# In loving memory of Maggie



## I~Luv~Maggie (Feb 20, 2017)

Yesterday, 03/13/17 My best friend Maggie got out and was hit by a car . It was the saddest thing I've ever experienced, I miss her so much. The driver did not even bother to stop they just hit my girl and kept on going. She had just got the hang of catching a Frisbee, and we had an obedience competition in October. She was only 9 months old. Max was upset, he didn't understand what was happening at first. When we buried her he wouldn't leave her grave. When we got him inside all he did was lie on the floor and whimper. I miss her more than words can describe but I know that she is in a better place. R.I.P Maggie :crying: :rip::halogsd:


----------



## SamsontheGSD (Dec 23, 2016)

I~Luv~Maggie said:


> Yesterday, 03/13/17 My best friend Maggie got out and was hit by a car . It was the saddest thing I've ever experienced, I miss her so much.
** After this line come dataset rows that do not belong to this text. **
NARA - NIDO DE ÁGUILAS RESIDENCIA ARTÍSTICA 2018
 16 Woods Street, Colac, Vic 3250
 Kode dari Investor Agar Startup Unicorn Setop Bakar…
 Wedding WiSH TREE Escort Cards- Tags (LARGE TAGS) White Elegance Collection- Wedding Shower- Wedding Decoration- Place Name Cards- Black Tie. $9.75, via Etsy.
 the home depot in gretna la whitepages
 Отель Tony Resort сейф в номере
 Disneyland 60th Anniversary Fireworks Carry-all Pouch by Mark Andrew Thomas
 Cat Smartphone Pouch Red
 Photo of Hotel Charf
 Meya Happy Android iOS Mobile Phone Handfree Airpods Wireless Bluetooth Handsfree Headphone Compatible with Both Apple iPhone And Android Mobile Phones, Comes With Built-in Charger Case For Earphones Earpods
The driver did not even bother to stop they just hit my girl and kept on going. She had just got the hang of catching a Frisbee, and we had an obedience competition in October. She was only 9 months old. Max was upset, he didn't understand what was happening at first. When we buried her he wouldn't leave her grave. When we got him inside all he did was lie on the floor and whimper. I miss her more than words can describe but I know that she is in a better place. R.I.P Maggie


I'm so sorry to hear about Maggie. I know it is hard. You're going to find yourself thinking she's there when certain triggers happen. In many ways she'll always be with you for that reason.


----------



## Suki's Mom (Nov 24, 2008)

Oh, I am so sorry to read this! My thoughts are with you.


----------



## Breaker's mom (May 27, 2008)

So sorry to read about Maggie.


----------



## Julian G (Apr 4, 2016)

wow.  this makes me very sad. RIP maggie.


----------



## georgy girl (Feb 10, 2017)

Oh that's terribly sad news. Sorry for your loss.


----------



## onyx'girl (May 18, 2007)

I'm sorry for your unexpected loss. So young. Run Free Maggie
I hope Max will be ok, give him extra love <3


----------



## kelbonc (Aug 25, 2014)

So sad!! I am so sorry for your loss. Run free sweet Maggie. Run free.


----------



## Erica0629 (Dec 21, 2016)

I'm so sorry for your loss, this is heartbreaking to hear about. We will be keeping you, Max and Maggie in our prayers tonight.


----------



## Jenny720 (Nov 21, 2014)

So sorry for your loss of Maggie, sudden loss shake the soul. Prayers and healing thoughts sent to you and Max.


----------



## RZZNSTR (Jan 24, 2015)

My deepest sympathy on the loss of Maggie. These are things that happen and no matter how you try you'll never get over the loss. My prayers go out to you and Maggie!


----------



## Daisy&Lucky's Mom (Apr 24, 2011)

I am so sorry. Sudden loss is so hard. My heart goes out to you and Max. Take care.


----------



## wolfstraum (May 2, 2003)

I cannot even imagine........ I am so so sorry for your loss.....


Lee


----------



## Shooter (Nov 19, 2016)

I am so so sorry for you. It is so hard.


----------



## Mountain Mom (Mar 15, 2017)

I am so sorry to you and Max for your tragic loss. My thoughts are with you.


----------



## Deb (Nov 20, 2010)

I am so very sorry!


----------



## Bridget01 (Jun 27, 2016)

I am so sorry. I know it is devestating, especially when it is so sudden and unexpected. Prayers.


----------